Mitochondrial transmembrane potential assay
Mitochondrial transmembrane potential was determined Muse’s MitoPotential Assay Kit (MCH100110, MilliporeSigma, CA, USA), which simultaneously measures changes in mitochondrial potential (early hallmark of apoptosis) and cell death using MitoPotential Dye and 7-AAD. Ovarian cancer cell lines (1 × 106) were seeded into a 100 mm2 culture dishes and incubated for 3 days. Cells were harvested, and stained with Muse™ MitoPotential Dye for 30 min at 37°C followed by addition of 7-AAD. The Data was acquired using Muse® Cell Analyzer (Merck Millipore, Burlington, MA, USA). The Muse Software Module performs calculations automatically.
Caspase 3/7 assay
Caspase 3/7 activity was measured using Caspase-Glo 3/7 assay kit (Promega, Madison, WI, USA) following the manufacturer's recommendations. Briefly, 1 × 104 cells were plated per well on a 96-well plate and incubated for 48 hrs. Caspase-Glo 3/7 reagent was added and incubated for 30 min at room temperature. The luminescence intensity was measured using luminoskan (ThermoScientifics, NY, USA). Data were expressed as mean ± SD of triplicate experiments.

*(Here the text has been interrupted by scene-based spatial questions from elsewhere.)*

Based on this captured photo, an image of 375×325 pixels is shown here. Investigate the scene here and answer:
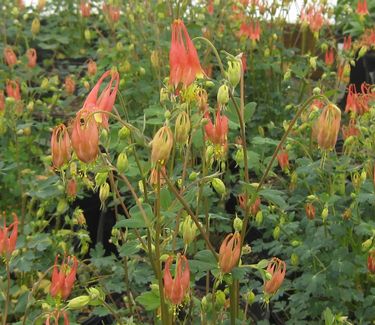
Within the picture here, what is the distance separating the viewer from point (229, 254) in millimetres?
1090

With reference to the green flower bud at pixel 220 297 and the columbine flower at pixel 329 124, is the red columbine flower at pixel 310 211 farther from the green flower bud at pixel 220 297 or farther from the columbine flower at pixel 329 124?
the columbine flower at pixel 329 124

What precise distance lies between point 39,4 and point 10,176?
33.7 inches

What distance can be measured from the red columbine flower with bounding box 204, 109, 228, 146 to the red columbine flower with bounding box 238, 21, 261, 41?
1.21 metres

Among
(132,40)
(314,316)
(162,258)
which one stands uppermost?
(132,40)

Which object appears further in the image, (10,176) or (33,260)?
(10,176)

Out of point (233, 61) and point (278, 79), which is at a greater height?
point (233, 61)

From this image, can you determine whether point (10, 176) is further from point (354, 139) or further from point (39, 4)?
point (354, 139)

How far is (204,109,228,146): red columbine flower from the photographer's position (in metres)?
1.17

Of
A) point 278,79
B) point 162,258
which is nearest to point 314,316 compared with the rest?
point 162,258

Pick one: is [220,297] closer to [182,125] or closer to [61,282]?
[61,282]

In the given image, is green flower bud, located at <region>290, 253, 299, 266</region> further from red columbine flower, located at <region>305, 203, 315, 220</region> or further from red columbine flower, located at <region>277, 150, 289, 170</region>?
red columbine flower, located at <region>277, 150, 289, 170</region>

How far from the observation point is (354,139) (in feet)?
5.22

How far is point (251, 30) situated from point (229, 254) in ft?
4.51

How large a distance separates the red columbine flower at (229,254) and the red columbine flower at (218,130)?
0.57ft
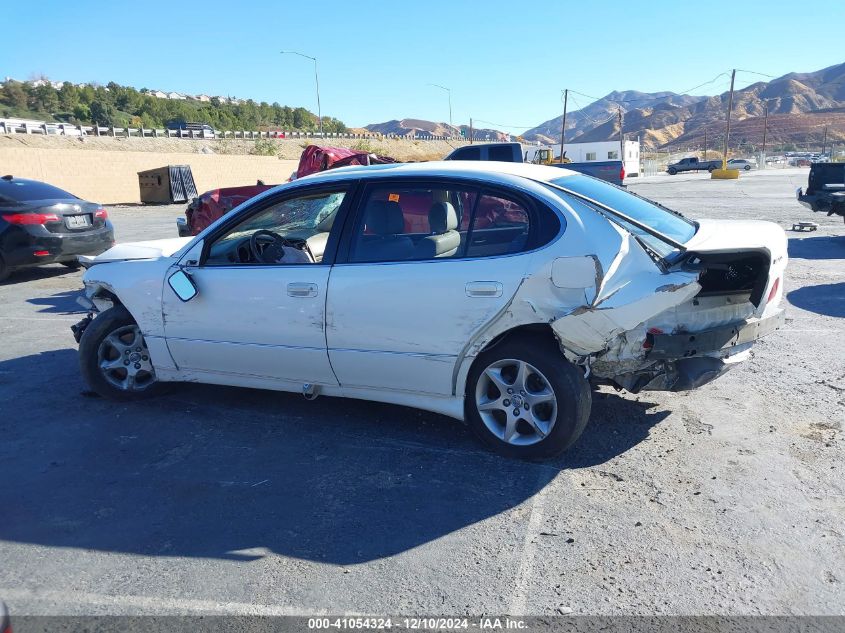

Estimation of reactive oxygen species (ROS) production
ROS were detected via carboxy-H2DCFDA using flow cytometry as described previously [30]. Briefly, 1 × 106 cells were seeded in a petri dish and incubated for 3 days after which the cells were washed and re-suspended in fresh PBS and incubated with 5 μM 5,6-carboxy-2′,7′-dichlorodihydrofluorescein diacetate (carboxy-H2DCFDA, C400, Invitrogen, Eugene, Oregon, USA) for 30 min at 37°C. The cells were washed twice with DPBS, re-suspended in an equal volume of DPBS and fluorescence measured with flow cytometry. Data was acquired on a BD Accuri C6 flow cytometer and analyzed using Accuri C6 software (BD Immunocytometry-Systems, San Jose, CA). Twenty thousand cells were analyzed for each sample.
Results
Increased expression of ACAT-1 in ovarian cancer cell lines
Using qRT-PCR, we found significant expression of ACAT-1 mRNA in a panel of ovarian cancer cell lines compared to primary ovarian epithelial cells, H-6036 (normal controls) (Fig 1A). Significantly higher expression of ACAT-1 protein in cancer cell lines compared to normal controls was confirmed using ELISA (Fig 1B).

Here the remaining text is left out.